A department lawyer, Jennifer Dickey, argued that the details of what was and was not classified, when and how, were all legally irrelevant because Bolton’s actions ran afoul of agreements he signed to access classified information and a narrower category of closely held secrets known as sensitive compartmented information, or SCI.

“We think that the breach is clearly established in this case,” she said.

“To your knowledge, has any national security adviser ever published a memoir without prepublication review?” Lamberth asked

“No, your honor,” Dickey replied, adding later: “What’s unprecedented here is a national security adviser releasing a memoir of his time as national security adviser within mere months of leaving that job.”

Dickey also argued that Bolton was free to go to court if he thought the process was taking too long or that it had been infected with political bias.

“Courts are able to serve as a judicial safety valve for First Amendment rights,” she said. “He could have filed suit at any time if he thought the government was engaging in bad faith. … He did not do so. Instead he walked away.”

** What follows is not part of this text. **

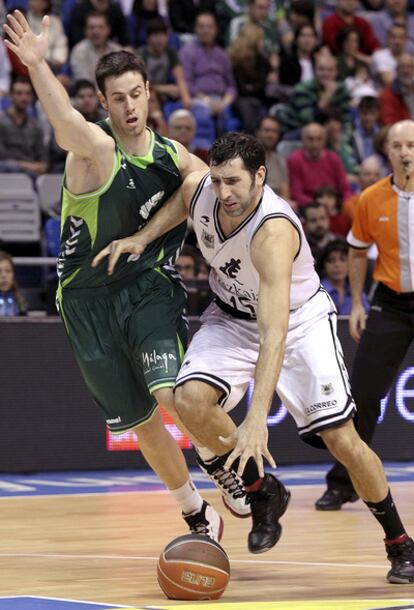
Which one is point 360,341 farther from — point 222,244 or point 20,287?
point 20,287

Under questioning from Lamberth, Dickey said Bolton’s first violation of his agreements came not when the book was published in June but back in April, when he sent the manuscript to his publisher without having received clearance from the White House. From that point on, the government was entitled to all the proceeds of the book, she argued.

However, Bolton lawyer Charles Cooper said the case turns on a careful reading of the classified-information agreements, and on Bolton’s good-faith belief that the manuscript didn’t contain any classified information and didn’t even delve into subjects related to the more-protected SCI programs, which includes sensitive intelligence gathering.

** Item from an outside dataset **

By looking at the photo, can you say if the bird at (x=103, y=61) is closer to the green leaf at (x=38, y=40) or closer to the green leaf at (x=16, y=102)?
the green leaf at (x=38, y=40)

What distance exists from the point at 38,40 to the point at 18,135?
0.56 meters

Cooper said Bolton complied with the agreements because he relied on Knight’s conclusion that any classified information in the book had been excised. That produced another interjection from Lamberth, who noted that Knight had told Bolton she was awaiting final clearance

“How do you call her an authorized official, when she told him she didn’t have the authority to make that determination? … The agency had not made a determination. Isn’t that what she said?” the judge asked.

Cooper insisted that it was permissible for Bolton to rely on Knight’s judgment, since she was the person assigned to conduct such reviews. “There’s simply no doubt that she was authorized to give him that confirmation. That was her job. She did it day in and day out,” the Bolton lawyer said.

The letter sent to both sides in the suit on Tuesday by a lawyer for Knight alleged that the White House embarked on a secret re-review of Bolton’s book after the career officials and other experts had already blessed the revised manuscript. Through her attorney, Knight said that she was lied to about the reason for the delay in getting final approval, and that White House lawyers declined to tell her what information they concluded was sensitive enough to justify blocking publication of the book.

Knight said that after she refused to sign a declaration supporting the government’s case, officials broke a promise to convert her to a permanent job at the National Security Council and had her transferred back to her career agency, the National Archives.

Bolton’s attorneys argued that her account and other details, like Trump’s statement that he’d be fine with Bolton’s book coming out after Trump leaves office, provide significant evidence that the classification claims were made in “bad faith.”

However, based on the closed-door hearing in June, Lamberth seemed convinced that there was indeed highly sensitive information in the book. He initially said that Bolton was on notice during the review process that the manuscript even contained the more rarified SCI, but the judge later acknowledged that no one might have told the former national security adviser that until the government moved to block publication.

After Cooper said the information appeared to have been classified after the book was written, Lamberth disagreed, citing the closed-door court session.

“That is not an accurate statement of what I know, but maybe that is classified,” the judge said.

Lamberth, who issued no immediate ruling on Thursday, said more details about the nature of the secrets Bolton allegedly revealed might have to be made public as the suit proceeds.